[Entries drawn from a collection]
● ● ●

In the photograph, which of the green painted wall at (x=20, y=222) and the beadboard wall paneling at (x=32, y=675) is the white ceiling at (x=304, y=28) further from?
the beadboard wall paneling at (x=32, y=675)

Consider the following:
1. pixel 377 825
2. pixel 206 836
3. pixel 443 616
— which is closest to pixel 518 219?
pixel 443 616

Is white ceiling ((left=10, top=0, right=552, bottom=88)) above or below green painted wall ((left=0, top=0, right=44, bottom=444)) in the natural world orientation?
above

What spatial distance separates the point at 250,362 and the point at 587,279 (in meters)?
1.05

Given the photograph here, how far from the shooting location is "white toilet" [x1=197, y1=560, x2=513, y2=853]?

● ● ●

Reproduce every line above word for word, without changing anything.

In the photograph, which of the green painted wall at (x=20, y=222) and the beadboard wall paneling at (x=32, y=675) is the white ceiling at (x=304, y=28) further from?
the beadboard wall paneling at (x=32, y=675)

Consider the following:
1. pixel 377 825
2. pixel 206 836
3. pixel 443 616
— which is closest to pixel 518 219?
pixel 443 616

Is white ceiling ((left=10, top=0, right=552, bottom=88)) above or below green painted wall ((left=0, top=0, right=44, bottom=444)) in the natural world orientation?
above

What spatial distance separates the point at 250,362 and the point at 587,279 (in meters)?
1.05

Given the photograph here, how far from the shooting location is "white toilet" [x1=197, y1=560, x2=513, y2=853]?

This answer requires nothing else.